Documents: JSON documents stored in databases
Views: MapReduce functions for querying and indexing
Replication: Built-in replication protocol for syncing data
Conflict resolution: Automatic and manual conflict handling
Futon/Admin UI: Web-based administration interface

// Example: MapReduce views in CouchDB
// Map function
function(doc) {
  if (doc.type === 'user') {
    emit(doc.email, doc.name);
  }
}

// Reduce function (optional)
function(keys, values) {
  return values.length;  // Count documents
}

// Querying via HTTP
// GET /mydb/_design/users/_view/by_email?key="john@example.com"

When

Use CouchDB when:

✅ You need offline-first applications (mobile apps, distributed systems)
✅ You require master-master replication across data centers
✅ You’re building sync-enabled applications (like note-taking apps)
✅ You want RESTful API without custom drivers
✅ You need conflict resolution for distributed writes
✅ You’re building CouchApps (applications served from CouchDB)

Avoid CouchDB when:

❌ You need strong consistency guarantees
❌ You require complex queries or aggregations
❌ You need high write throughput (conflict resolution overhead)
❌ Your data has strict relational requirements
❌ You need real-time queries (views are eventually consistent)

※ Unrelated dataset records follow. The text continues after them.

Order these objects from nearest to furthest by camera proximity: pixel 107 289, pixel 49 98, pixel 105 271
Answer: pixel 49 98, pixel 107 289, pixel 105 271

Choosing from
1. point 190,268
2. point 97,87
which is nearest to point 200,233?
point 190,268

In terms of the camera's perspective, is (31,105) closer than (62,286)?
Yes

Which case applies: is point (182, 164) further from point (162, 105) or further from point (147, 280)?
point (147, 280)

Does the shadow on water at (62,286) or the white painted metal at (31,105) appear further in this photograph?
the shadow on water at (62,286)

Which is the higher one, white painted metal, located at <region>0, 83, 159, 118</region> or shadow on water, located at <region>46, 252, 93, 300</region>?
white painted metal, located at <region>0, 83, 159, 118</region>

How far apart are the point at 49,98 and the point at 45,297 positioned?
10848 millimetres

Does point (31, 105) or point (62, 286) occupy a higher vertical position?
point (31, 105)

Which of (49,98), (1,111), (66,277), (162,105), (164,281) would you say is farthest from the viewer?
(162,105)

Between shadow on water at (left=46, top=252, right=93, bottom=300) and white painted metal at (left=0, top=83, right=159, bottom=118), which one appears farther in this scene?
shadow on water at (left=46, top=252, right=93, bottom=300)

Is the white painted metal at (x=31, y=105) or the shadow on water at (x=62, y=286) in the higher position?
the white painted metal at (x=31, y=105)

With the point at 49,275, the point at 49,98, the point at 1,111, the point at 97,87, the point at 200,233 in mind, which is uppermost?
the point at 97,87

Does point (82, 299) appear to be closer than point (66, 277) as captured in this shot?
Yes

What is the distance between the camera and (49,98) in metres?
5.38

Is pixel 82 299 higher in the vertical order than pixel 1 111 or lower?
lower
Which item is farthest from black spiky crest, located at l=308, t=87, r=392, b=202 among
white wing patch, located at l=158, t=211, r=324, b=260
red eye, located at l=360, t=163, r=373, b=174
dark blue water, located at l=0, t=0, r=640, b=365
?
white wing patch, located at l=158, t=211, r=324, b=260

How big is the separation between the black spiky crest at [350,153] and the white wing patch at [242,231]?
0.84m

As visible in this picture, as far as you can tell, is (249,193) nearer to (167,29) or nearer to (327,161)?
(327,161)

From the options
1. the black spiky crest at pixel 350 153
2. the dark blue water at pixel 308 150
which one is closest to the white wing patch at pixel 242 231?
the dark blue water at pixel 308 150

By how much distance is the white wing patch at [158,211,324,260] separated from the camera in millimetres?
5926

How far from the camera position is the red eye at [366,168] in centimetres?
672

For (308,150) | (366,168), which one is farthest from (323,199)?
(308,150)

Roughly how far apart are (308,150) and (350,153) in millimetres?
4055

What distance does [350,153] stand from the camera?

5. Neo4j - The Graph Database

What

Neo4j is a native graph database that stores data in nodes (entities) and relationships (edges). It’s optimized for traversing relationships and understanding connections in data.

Why

Neo4j exists to solve problems where relationships are as important as the data itself:

Relationship queries: Find connections between entities efficiently
Graph algorithms: Path finding, centrality, community detection
Network analysis: Social networks, recommendation engines
Fraud detection: Identifying suspicious patterns and connections
Knowledge graphs: Representing complex domain knowledge

How

Neo4j uses:

Nodes: Entities with labels and properties
Relationships: Directed connections between nodes with types and properties
Cypher: Graph query language (like SQL for graphs)
Indexes: On node labels and relationship types
Traversal: Efficient graph walking algorithms

// Example: Creating nodes and relationships
CREATE (alice:Person {name: "Alice", age: 30})
CREATE (bob:Person {name: "Bob", age: 25})
CREATE (alice)-[:FRIENDS_WITH {since: 2020}]->(bob)
CREATE (alice)-[:WORKS_AT]->(company:Company {name: "Tech Corp"})

// Querying relationships
MATCH (person:Person)-[:FRIENDS_WITH]->(friend:Person)
WHERE person.name = "Alice"
RETURN friend.name

// Finding paths
MATCH path = (a:Person)-[:FRIENDS_WITH*2..4]->(b:Person)
WHERE a.name = "Alice" AND b.name = "Charlie"
RETURN path

When

Use Neo4j when:

✅ Your data is highly connected (social networks, knowledge graphs)
✅ You need to traverse relationships frequently
✅ You’re building recommendation engines (friend suggestions, product recommendations)
✅ You need fraud detection or pattern matching
✅ You’re modeling complex domain relationships (organizational charts, dependencies)
✅ You need graph algorithms (shortest path, centrality, clustering)

Avoid Neo4j when:

❌ Your data is mostly disconnected (simple CRUD operations)
❌ You need complex aggregations or analytical queries
❌ Your relationships are simple and few (relational DB might suffice)
❌ You need high write throughput for simple operations
❌ Your team lacks graph database expertise (learning curve)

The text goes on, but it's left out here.